A central component of processing customer feedback survey data is quality assurance - ensuring that the data is of high quality, and therefore presents valid results. This can take a number of forms, including logic checking and data cleaning. Logic checking ensures data has been collected correctly and there is no missing or erroneous data. That is, no individual has answered a question they were not supposed to answer and no one has missed a question that they should have answered.

Data cleaning, on the other hand, deals with identifying outliers and removing respondents who have given contradictory, invalid or dodgy responses, or are potential duplicate records. Common forms of cleaning include identifying speedsters, flatliners, and nonsensical or obscene open-text responses.
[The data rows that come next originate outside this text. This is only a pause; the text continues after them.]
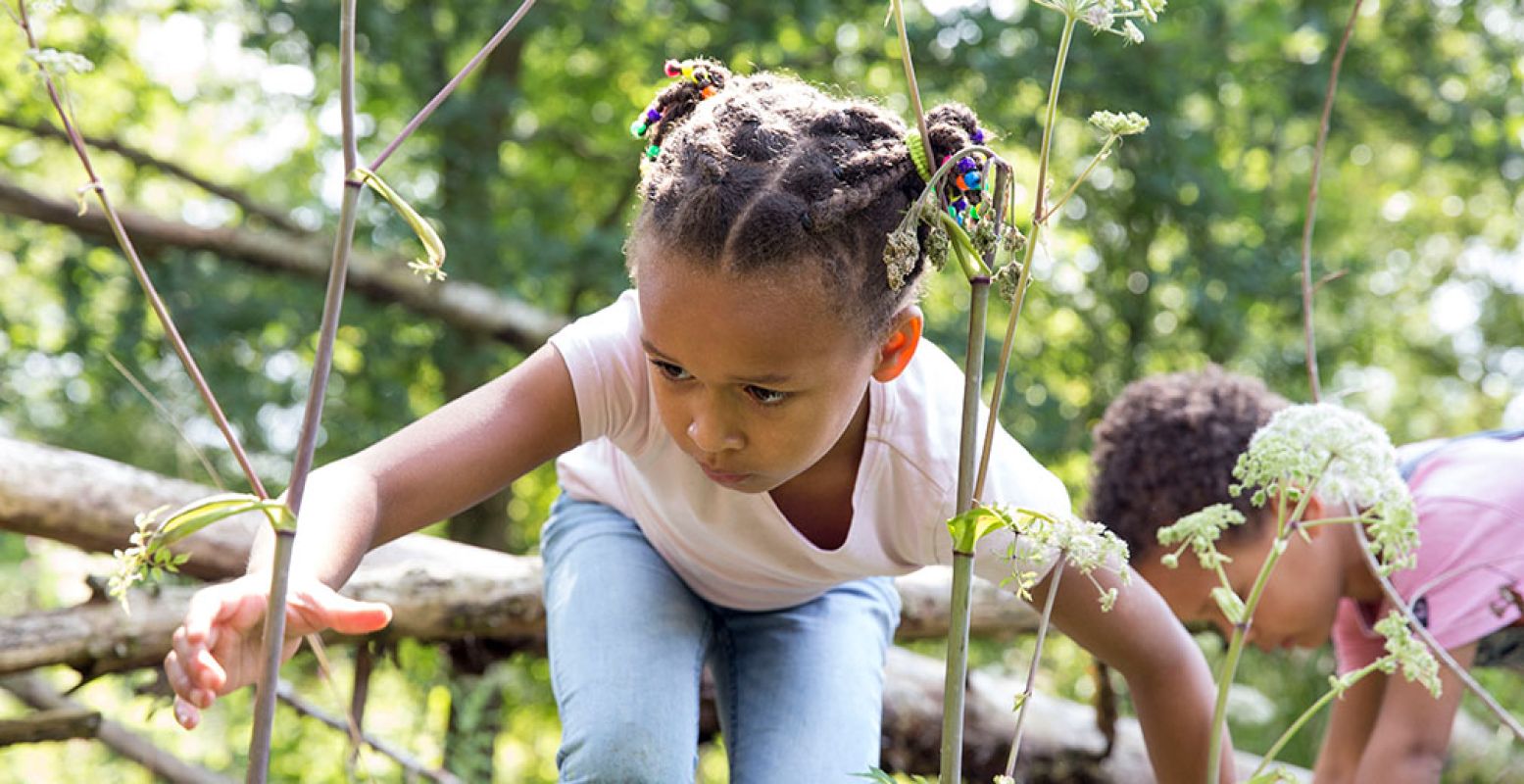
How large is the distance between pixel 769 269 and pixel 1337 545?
190 cm

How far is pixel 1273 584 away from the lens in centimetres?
305

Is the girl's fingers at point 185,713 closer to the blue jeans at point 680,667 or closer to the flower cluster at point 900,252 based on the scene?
the flower cluster at point 900,252

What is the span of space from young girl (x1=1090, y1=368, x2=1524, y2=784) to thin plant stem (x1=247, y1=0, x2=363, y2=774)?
220 centimetres

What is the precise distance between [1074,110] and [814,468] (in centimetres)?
390

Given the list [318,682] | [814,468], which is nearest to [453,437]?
[814,468]

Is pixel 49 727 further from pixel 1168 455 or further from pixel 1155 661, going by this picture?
pixel 1168 455

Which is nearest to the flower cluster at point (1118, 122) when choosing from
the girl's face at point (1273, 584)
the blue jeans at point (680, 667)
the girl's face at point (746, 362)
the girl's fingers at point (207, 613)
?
the girl's face at point (746, 362)

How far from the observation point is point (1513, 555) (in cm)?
290

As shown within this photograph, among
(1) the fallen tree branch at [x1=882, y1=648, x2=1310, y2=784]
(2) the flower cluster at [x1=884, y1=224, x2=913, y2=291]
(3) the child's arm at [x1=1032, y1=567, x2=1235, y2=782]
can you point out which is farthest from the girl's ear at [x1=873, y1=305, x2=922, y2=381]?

  • Speedster: A respondent who completes the survey in a fraction of the time they should have. Therefore, it is believed that they could not have possibly read and answered all the questions properly in this time. As each survey has a set expected length, you can measure this against the individual duration of the entire survey, or specific sections (if recorded), to identify speedsters.
  • Flatliner: A respondent that answers the exact same way for each item in a series of ratings (such as “On a scale of 1 to 5 where 1 means ‘Not very satisfied’ and 5 means ‘Very satisfied’, how would you rate each of the following supermarkets?”).
  • Nonsensical: Someone may also write random letters or numbers instead of giving a legitimate answer to an open-text response question. Similar repeated behavior on key questions will often be used as justification for removing individual records from the data set. Examples of these can be found highlighted below:

Data preparation and production

The final step in the data processing stage is to ensure the data is usable for analysis. This may require adjustments and transformations, including data entry, editing, rebasing, filtering and reconstructing. If verbatim responses (open-ended questions) have been collected, they may need to be coded down to a more manageable number of themes and comments.

Data weighting may also be required in order to correct issues with sampling inconsistencies or to ensure the data is representative of the target population. Once the data is prepared, it can then be presented through statistics in tables, charts, or dashboards.